Mike Vaccaro

Mike Vaccaro

NBA

Tyson blooper has to be the last straw for Knicks

ORLANDO, Fla. — They have been dying bit by bit, piece by piece, week after week, game after game. They have suffered a thousand cuts, inflicted a thousand indignities on themselves and the most fervent followers of basketball New York. And always there was a belief — or a delusion — that there was time.

Time to find themselves. Time to right themselves.

Time to salvage something out of this horrid season.

But this is where that stops. This is where it ends. There are 27 games left, and the Bobcats and Hawks are starting to look like Secretariat up ahead in the distance, and there are other teams in the way, too, and the Knicks keep losing games like this to teams like this.

“This time of the year,” Tyson Chandler said, “every loss is like five.”

Carmelo Anthony’s math was even grislier.

“Everything is 10 times more magnified,” he said, “and tougher to accept.”

Five times, 10 times, 25, whatever: The fact is a team engaged in anything other than a playing-out-the-string season has to finish off a team like the Magic, especially when it’s up 14 points late in the third quarter.

The fact is, a team with any kind of ambition about elbowing its way into the playoffs has to stop being a bountiful gift for the Internet, an endless supply of GIFs that keep the people rolling in the aisles. If it isn’t Andrea Bargnani at the rim, it’s J.R. Smith lined up for a free throw. If it isn’t a group shot of a stupefied bench …

Well, it’s Chandler goaltending his own dunk.

Yes, the Knicks have provided plenty of images for a scrapbook from hell to detail and explain this season, but there may never be anything like what we saw with 1:07 left in the first overtime of this 129-121 double-OT loss to the Magic. That was when Chandler took a feed from Raymond Felton and dunked the ball behind his head, for what should have been a 115-113 lead …

… only …

… only …

… only …

Only the ball had barely passed through the bottom of the rim, emphatically, when it hit Chandler on his head — It. Hit. Him. On. His. HEAD! — and popped back out the top of the rim, and if Chandler plays H-O-R-S-E every day for the rest of his life, he’s going to have a hard time duplicating that.

Dick Bavetta made a circular motion with his forefinger: offensive goaltending. And by all accounts, it was the right call because since nobody had ever seen anything quite like that before, there weren’t a lot of experts on hand at Amway Arena to debate the point with him.

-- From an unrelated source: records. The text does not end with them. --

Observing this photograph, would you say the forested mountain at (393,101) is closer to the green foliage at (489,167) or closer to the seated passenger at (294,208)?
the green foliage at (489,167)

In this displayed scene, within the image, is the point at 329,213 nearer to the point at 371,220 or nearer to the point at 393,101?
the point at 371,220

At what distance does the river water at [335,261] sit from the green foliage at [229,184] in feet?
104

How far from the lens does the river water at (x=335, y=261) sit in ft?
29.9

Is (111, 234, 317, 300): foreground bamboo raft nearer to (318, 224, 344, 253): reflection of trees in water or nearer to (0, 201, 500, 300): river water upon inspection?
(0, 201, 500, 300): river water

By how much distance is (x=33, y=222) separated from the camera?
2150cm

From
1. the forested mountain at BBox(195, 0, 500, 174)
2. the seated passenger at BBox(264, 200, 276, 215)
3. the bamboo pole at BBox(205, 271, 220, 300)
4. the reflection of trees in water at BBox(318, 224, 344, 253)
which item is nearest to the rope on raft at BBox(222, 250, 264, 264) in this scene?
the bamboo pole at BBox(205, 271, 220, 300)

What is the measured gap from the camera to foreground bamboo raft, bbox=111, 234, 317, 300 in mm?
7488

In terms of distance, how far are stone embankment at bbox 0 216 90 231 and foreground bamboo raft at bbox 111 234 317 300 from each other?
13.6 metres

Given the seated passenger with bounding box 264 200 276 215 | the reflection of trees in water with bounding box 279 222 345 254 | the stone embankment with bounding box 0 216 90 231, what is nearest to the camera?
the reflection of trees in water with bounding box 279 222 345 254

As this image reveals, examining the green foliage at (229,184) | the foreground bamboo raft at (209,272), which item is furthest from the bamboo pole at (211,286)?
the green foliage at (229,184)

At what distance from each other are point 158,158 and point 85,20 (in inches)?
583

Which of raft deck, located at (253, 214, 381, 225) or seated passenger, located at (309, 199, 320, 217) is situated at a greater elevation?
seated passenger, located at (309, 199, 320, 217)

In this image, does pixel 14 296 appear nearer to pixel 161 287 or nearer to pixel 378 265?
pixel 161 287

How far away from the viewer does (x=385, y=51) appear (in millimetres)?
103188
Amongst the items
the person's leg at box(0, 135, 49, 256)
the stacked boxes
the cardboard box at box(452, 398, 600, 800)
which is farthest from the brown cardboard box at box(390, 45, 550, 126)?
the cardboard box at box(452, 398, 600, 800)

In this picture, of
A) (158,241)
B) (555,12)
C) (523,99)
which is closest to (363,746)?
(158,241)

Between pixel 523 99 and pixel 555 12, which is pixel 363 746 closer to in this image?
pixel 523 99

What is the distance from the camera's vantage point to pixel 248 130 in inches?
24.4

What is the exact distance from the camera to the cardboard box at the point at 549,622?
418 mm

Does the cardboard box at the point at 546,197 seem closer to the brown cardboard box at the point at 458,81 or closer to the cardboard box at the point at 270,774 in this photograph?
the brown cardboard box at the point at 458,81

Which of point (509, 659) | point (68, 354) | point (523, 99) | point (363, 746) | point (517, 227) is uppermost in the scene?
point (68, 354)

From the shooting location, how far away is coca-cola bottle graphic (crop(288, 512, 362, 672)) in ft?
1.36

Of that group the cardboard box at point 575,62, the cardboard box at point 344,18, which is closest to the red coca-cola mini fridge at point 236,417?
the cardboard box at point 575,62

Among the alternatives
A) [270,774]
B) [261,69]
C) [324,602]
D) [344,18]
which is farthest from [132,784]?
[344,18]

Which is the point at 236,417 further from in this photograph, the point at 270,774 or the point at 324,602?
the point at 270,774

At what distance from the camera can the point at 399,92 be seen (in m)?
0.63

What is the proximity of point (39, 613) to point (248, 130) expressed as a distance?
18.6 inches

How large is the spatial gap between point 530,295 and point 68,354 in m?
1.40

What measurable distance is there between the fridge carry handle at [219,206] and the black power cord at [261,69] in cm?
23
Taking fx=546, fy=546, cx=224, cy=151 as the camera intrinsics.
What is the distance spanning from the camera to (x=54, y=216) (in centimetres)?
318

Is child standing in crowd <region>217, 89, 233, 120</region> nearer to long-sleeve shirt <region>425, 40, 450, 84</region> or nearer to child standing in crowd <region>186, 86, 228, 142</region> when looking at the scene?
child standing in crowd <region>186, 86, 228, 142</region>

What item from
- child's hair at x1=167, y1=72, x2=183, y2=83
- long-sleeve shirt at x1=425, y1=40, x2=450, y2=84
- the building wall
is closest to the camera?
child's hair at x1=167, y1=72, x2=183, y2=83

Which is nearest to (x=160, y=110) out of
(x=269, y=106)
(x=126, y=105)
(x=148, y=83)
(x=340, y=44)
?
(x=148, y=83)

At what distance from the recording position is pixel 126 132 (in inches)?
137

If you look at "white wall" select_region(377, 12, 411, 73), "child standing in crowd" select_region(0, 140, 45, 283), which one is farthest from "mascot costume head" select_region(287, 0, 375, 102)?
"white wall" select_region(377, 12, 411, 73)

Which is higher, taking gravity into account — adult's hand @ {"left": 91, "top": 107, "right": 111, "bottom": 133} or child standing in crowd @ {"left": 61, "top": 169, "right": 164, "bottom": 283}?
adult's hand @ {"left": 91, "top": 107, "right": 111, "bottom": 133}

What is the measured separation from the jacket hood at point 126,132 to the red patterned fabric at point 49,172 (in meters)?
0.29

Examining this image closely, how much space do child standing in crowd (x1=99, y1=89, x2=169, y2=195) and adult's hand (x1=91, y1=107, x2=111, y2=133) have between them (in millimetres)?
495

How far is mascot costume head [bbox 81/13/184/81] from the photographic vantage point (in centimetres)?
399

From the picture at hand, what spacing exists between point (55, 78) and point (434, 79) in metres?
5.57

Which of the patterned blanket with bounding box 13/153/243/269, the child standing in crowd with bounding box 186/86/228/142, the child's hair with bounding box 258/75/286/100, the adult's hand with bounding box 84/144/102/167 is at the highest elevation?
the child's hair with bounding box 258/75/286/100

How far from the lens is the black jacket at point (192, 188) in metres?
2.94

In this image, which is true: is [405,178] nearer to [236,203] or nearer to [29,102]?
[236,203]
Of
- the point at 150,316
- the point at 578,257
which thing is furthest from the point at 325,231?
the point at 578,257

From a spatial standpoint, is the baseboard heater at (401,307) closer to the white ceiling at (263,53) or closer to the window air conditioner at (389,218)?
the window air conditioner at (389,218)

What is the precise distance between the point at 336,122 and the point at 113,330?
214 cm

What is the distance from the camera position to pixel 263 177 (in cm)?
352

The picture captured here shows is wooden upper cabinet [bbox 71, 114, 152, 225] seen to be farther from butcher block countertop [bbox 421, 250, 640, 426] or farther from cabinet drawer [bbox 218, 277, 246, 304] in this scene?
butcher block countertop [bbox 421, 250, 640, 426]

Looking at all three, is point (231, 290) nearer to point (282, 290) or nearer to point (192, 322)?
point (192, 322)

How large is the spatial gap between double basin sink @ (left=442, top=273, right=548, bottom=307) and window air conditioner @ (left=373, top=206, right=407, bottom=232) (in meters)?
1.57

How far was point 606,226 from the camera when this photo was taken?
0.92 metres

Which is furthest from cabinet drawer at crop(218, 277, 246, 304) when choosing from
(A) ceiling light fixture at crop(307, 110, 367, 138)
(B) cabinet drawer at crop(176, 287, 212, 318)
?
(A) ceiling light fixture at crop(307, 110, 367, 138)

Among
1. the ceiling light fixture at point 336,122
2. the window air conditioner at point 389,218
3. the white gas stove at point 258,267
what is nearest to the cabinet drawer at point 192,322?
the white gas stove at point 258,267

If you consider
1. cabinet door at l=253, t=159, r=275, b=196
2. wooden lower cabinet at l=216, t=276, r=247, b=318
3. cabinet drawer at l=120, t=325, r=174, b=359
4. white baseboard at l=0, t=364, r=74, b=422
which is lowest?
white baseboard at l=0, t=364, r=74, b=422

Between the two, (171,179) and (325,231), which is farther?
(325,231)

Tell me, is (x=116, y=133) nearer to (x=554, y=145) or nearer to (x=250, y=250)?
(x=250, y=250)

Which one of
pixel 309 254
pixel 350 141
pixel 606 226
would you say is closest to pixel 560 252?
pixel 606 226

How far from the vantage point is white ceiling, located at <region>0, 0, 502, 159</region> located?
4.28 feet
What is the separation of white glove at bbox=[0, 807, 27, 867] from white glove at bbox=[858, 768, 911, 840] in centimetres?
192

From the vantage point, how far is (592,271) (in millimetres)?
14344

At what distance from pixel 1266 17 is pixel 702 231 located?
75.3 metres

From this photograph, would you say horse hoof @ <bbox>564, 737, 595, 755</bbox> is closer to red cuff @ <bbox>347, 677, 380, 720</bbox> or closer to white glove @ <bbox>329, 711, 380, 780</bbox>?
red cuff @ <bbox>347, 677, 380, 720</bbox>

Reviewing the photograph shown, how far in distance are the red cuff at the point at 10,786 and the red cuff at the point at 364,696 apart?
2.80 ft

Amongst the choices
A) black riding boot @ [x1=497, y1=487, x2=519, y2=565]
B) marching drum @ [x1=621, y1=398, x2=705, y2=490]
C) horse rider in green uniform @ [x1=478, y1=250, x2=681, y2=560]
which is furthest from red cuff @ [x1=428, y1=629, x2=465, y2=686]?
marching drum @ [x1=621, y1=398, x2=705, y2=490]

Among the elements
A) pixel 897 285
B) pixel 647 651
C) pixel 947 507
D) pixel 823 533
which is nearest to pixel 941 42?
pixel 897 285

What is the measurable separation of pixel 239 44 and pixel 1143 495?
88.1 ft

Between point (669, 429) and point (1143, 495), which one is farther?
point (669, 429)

“[Bavetta] said if the ball does go through the cylinder and hits a player’s head, it’s automatic offensive goaltending,’’ Chandler said softly, later on, looking like he was unsure whether he was more stunned at the play or the call or a little bit of both.  “I thought the rule was different, but I guess I’m wrong.’’

That play was more than a picture of the Knicks’ season, though, more than a microcosm, but very much of an explanation. Like so many other games the Knicks have squandered this year, the play shouldn’t have happened because overtime shouldn’t have happened, because the game should have been salted away long before.

But the Knicks were lackluster on defense — Mike Woodson estimated his team played “six minutes of defense the entire game” — and they allowed Victor Oladipo to make his strongest case yet for Rookie of the Year — 30 points, 14 assists, nine rebounds and the game-clinching dunk — and they managed to turn what should have been fourth-quarter garbage time into a cuticle-and-fingernail buffet.

Bit by bit, piece by piece, week after week, game after game. There always has been something with these Keystone Kops Knicks, slapstick beyond belief, banana peels all over the floor, laugh-or-else-you’ll cry nonsense everywhere you turn. This is where it stops. This is where it ends.

Twenty-seven games remain. May they pass quickly.